Там уже собралась большая толпа, а по талому мартовскому снегу все еще поспешно шли люди. Все смотрели на огромный портрет улыбающегося вождя с таким горестным изумлением, как смотрят обманутые растерявшиеся люди на обманщика, который своей смертью разрушил все их надежды. Он — символ прочной жизни, а символы не умирают. Как же он так?.. К такому горестному недоумению примешивался страх за все свое дальнейшее существование на этой холодной сумрачной земле.
А у огромного портрета уже суетились маленькие серенькие людишки. Они, словно обряжая покойника, действовали сноровисто и торопливо, чтобы поскорее отделаться от неприятной, но необходимой работы. Приставив лестницу, концы которой были обмотаны мешковиной, чтобы не поцарапать краску, приколачивали к портрету широченную черную с красным ленту. Гулко стучали молотки. «Крышку приколачивают, — подумал Сеня, — как на кладбище».
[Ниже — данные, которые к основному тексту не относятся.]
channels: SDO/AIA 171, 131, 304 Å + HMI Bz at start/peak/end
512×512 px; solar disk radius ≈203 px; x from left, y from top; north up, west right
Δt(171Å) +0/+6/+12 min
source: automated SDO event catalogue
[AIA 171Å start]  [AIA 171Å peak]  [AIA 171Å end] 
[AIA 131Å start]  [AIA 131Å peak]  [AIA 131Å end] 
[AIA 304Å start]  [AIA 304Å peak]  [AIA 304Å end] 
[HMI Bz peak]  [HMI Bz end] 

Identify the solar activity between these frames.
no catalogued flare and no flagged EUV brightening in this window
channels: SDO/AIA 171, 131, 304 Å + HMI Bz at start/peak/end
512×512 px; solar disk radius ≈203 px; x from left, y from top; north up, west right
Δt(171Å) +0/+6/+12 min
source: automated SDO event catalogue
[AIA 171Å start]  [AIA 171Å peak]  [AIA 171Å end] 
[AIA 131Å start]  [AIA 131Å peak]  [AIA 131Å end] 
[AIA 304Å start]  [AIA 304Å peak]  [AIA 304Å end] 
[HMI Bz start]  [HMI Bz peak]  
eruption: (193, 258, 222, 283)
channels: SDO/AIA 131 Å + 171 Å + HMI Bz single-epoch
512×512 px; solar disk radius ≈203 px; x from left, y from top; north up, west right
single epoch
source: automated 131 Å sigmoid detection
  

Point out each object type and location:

Никаких других мыслей у него не успело еще возникнуть, все случилось неожиданно, хотя о тяжелом состоянии Сталина чуть ли не ежечасно передавали по радио. Он, как и все, тоже с недоумением смотрел на суетню у портрета и вдруг поймал себя на том, что он и сам тоже задает себе вопрос, тот же вопрос, какой только что слышал от чокнутого конторщика.
— А мы-то теперь как же?..
Но ни отчаяния, ни растерянности не ощутил — одно только любопытство: как же все-таки теперь будет? И, словно в ответ на свой безмолвный вопрос, услыхал:
— Изображение-то не соответствует событию.
Знакомый парень, актер какого-то театра, высланный из Москвы в здешние места отдаленные. Работает на строительстве трактористом.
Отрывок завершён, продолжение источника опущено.